Bullock prohibited the transfer of any park bison to slaughter in a letter to the park obtained Wednesday by The Associated Press. The Jan. 19 letter was not previously publicized and invoked an executive order used by Bullock’s predecessor, fellow Democrat Brian Schweitzer, to stop slaughter shipments in 2011.
About 200 bison have been captured in recent weeks attempting to migrate from the park into Montana.
Federal and state officials aim to kill up to 1,300 bison this winter using hunting and shipments to slaughter. It’s an attempt to drive down the size of the park’s herds, which currently number about 5,500 animals.
The killings are carried out under a state-federal agreement meant to prevent the spread of the disease brucellosis from bison to livestock.
Last year, the park kept alive 40 captured bison for future relocation to northeast Montana’s Fort Peck Indian Reservation — part of a faltering effort to establish new herds outside the park and reduce Yellowstone’s annual slaughters.
Those plans stalled after state veterinarian Marty Zaluski said Montana law prohibits the animals from being moved outside the Yellowstone area, despite past relocations of park bison to Colorado for a federal research program.
Months or years of additional tests are needed to certify the animals are disease free, state livestock officials said Wednesday.
The 40 bison already have tested negative for brucellosis multiple times, officials said, but there’s worry the disease still could appear, Zaluski said.
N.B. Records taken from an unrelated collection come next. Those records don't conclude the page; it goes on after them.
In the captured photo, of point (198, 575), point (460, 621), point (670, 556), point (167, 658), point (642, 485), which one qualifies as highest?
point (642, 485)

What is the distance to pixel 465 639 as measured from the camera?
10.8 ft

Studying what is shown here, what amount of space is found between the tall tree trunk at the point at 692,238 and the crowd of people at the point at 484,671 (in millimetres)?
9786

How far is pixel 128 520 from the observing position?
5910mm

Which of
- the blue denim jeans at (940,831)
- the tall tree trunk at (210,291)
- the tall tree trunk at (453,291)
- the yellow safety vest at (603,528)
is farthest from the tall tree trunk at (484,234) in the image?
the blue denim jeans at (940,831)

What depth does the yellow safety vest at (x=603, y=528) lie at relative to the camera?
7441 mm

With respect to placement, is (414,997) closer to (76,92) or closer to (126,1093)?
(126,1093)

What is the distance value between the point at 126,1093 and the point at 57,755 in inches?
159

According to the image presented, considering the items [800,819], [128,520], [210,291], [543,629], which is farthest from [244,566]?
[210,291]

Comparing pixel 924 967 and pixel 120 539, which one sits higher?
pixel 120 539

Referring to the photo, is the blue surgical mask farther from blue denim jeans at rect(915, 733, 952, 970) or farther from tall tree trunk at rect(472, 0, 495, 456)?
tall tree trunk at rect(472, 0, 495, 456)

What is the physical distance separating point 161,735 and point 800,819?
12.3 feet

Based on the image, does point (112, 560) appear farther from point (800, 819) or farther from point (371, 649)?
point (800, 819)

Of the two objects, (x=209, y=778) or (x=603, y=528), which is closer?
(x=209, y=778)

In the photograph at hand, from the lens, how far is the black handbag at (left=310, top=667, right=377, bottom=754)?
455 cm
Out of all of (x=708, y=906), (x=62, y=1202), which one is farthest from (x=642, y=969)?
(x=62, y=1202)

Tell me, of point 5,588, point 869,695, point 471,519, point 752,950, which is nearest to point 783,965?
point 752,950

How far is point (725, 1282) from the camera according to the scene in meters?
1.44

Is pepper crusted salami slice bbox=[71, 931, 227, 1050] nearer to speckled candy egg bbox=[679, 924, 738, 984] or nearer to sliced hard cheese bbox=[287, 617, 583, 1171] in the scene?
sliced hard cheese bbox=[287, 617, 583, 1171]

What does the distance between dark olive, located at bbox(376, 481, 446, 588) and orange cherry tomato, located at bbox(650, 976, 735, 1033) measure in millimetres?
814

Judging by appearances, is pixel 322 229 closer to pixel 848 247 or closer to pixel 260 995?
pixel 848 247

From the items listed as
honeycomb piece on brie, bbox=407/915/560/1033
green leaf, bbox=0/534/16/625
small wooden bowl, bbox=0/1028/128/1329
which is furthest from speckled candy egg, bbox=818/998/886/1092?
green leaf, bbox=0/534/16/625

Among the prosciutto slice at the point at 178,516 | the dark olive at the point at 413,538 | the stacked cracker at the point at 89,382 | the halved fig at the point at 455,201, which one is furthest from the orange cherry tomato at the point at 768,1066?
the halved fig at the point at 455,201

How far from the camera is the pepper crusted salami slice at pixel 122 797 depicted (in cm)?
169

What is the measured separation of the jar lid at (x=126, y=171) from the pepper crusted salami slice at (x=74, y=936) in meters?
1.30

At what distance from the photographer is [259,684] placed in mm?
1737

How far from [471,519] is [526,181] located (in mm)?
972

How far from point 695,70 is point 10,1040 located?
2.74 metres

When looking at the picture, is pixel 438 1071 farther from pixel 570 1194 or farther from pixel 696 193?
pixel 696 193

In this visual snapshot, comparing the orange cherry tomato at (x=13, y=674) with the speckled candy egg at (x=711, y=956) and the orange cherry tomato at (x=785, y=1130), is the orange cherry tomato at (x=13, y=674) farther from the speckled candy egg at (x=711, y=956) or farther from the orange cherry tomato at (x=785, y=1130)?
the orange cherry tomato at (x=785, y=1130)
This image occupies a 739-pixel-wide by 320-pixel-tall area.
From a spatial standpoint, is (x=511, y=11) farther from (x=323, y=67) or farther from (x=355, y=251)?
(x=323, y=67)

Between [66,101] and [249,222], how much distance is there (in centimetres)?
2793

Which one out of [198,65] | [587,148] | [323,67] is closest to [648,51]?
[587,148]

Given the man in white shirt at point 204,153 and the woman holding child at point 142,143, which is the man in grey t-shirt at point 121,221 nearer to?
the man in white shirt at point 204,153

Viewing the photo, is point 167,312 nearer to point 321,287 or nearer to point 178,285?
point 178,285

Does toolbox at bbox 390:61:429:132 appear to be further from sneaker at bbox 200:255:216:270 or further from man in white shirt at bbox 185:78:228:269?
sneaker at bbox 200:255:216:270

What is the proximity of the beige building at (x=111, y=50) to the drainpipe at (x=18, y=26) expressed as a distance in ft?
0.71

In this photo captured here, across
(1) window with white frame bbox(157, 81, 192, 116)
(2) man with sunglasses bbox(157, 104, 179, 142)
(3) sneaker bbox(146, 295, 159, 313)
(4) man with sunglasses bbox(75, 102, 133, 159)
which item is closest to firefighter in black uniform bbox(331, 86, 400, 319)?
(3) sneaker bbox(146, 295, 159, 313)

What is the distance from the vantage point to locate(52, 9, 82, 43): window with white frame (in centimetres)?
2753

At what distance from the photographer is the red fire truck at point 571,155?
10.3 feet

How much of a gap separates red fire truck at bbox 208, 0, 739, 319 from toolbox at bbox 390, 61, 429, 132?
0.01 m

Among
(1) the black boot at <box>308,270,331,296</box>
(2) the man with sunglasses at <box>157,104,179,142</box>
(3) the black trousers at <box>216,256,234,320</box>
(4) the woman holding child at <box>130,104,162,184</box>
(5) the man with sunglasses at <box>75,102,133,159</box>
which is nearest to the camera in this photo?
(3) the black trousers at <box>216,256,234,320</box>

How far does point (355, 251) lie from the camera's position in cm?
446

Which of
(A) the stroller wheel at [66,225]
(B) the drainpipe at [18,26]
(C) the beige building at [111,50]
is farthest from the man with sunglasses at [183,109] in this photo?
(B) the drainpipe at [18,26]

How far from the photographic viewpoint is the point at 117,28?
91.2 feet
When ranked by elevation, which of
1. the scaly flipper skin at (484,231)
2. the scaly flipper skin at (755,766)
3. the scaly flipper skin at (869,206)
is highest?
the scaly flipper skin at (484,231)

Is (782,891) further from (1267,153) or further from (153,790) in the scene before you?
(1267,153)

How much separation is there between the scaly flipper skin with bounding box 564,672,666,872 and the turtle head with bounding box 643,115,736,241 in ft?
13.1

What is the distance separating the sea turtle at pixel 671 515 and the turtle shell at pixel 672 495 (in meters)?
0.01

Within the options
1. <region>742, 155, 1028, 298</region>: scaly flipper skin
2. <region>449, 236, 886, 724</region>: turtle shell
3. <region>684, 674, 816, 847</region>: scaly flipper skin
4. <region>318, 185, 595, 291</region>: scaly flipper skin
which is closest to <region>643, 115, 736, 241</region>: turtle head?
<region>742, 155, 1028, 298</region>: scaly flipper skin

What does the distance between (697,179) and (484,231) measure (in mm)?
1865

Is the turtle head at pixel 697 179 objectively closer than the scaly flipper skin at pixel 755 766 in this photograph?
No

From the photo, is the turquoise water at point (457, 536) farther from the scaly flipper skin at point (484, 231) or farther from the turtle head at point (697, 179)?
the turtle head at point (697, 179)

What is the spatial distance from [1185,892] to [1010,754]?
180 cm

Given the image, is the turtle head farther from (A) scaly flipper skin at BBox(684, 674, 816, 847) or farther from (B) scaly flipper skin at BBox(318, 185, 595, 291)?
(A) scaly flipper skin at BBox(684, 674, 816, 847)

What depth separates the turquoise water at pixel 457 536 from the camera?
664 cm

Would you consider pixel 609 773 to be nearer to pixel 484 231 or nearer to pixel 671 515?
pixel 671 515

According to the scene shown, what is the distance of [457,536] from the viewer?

Yellowstone Superintendent Dan Wenk had notified the state that the 40 animals wanted by the Fort Peck Assiniboine and Sioux tribes likely would be slaughtered to free up space at the capture facility where they’ve been held since last March.
Bullock’s prohibition on moving park bison “saved those bison from being shipped to slaughter. There’s no doubt about that,” Wenk told The AP.
“In the long term, we would still like to find a way to get bison to Native American tribes,” he added.
Bullock spokeswoman Ronja Abel said the governor’s move to block slaughters would stay in effect until a resolution is found for the 40 bison. She said state and federal officials were investigating if the animals can be kept temporarily at a Department of Agriculture research facility just north of the park.
Once that issue is resolved, the park plans to begin shipping other bison to slaughter. Meat from slaughtered animals is distributed to American Indian tribes across the region.
“We recognize the park’s need to cull their herd,” Abel said. “We are trying to work toward a solution as fast as possible and hopefully we can come to a resolution by early next week.”
No transmissions of brucellosis from bison to livestock have been recorded. That’s in part because thousands of migrating animals were killed over the past several decades as soon as they left the park.
Jonathan Proctor with Defenders of Wildlife said Bullock’s slaughter prohibition was great news. But he said it did not negate the state’s resistance to moving bison out of the Yellowstone area for restoration elsewhere.
“We still need a real long-term solution and the Fort Peck Reservation provides that solution,” Proctor said.